What you are asked to do
Below is a block of entries; repeat exactly the lines starting at the line that contains "[camera-trap image, curated labels]" and ending at the line that contains "common name: domestic cow", both included.

Data for this task
+++

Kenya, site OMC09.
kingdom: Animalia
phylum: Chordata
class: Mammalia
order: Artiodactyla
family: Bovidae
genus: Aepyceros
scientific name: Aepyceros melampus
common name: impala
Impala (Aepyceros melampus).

+++

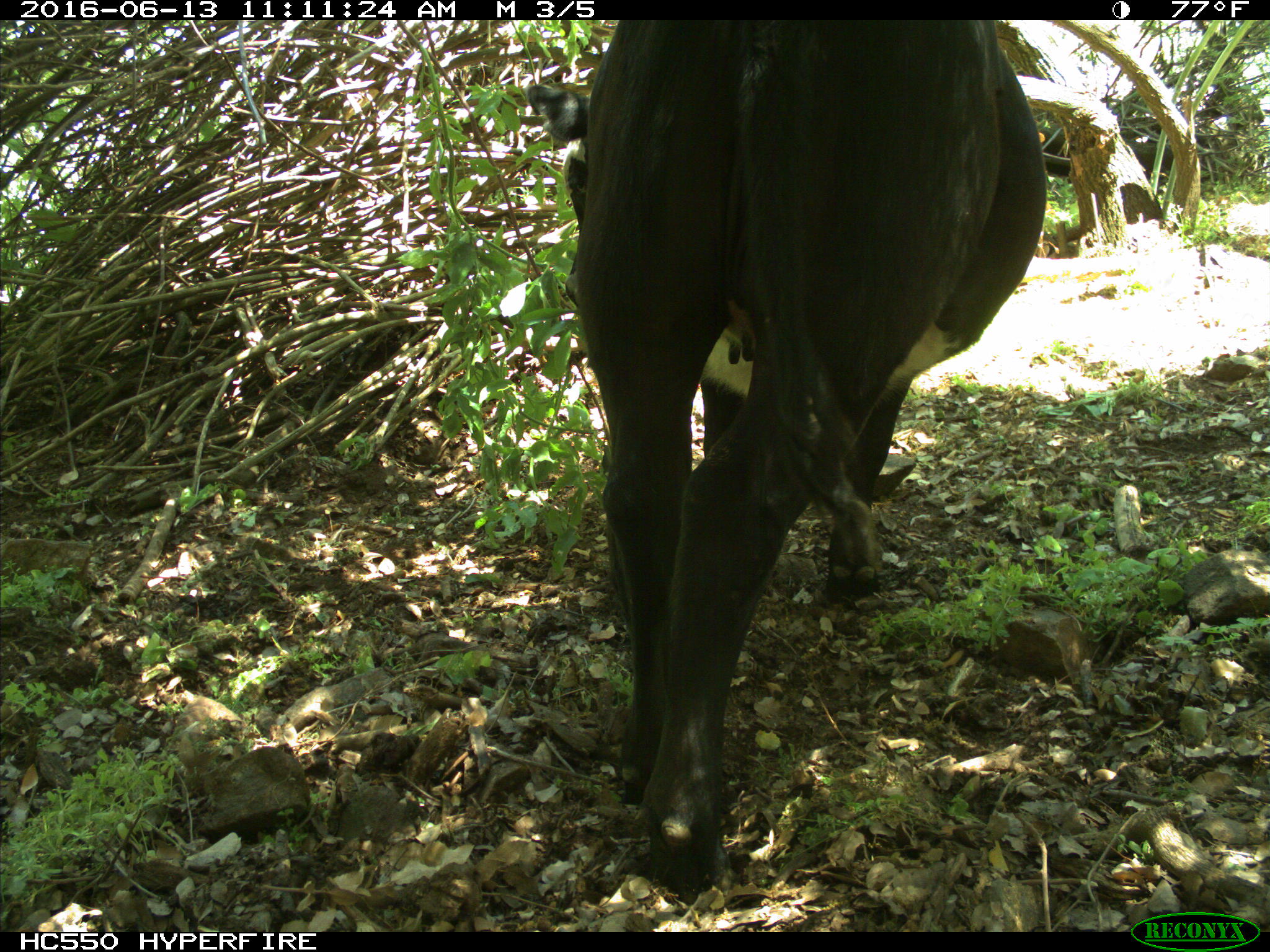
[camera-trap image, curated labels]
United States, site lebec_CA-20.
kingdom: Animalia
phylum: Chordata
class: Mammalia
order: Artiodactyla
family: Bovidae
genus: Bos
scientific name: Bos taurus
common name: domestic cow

+++

Output for this task
[camera-trap image, curated labels]
United States, site lebec_CA-20.
kingdom: Animalia
phylum: Chordata
class: Mammalia
order: Artiodactyla
family: Bovidae
genus: Bos
scientific name: Bos taurus
common name: domestic cow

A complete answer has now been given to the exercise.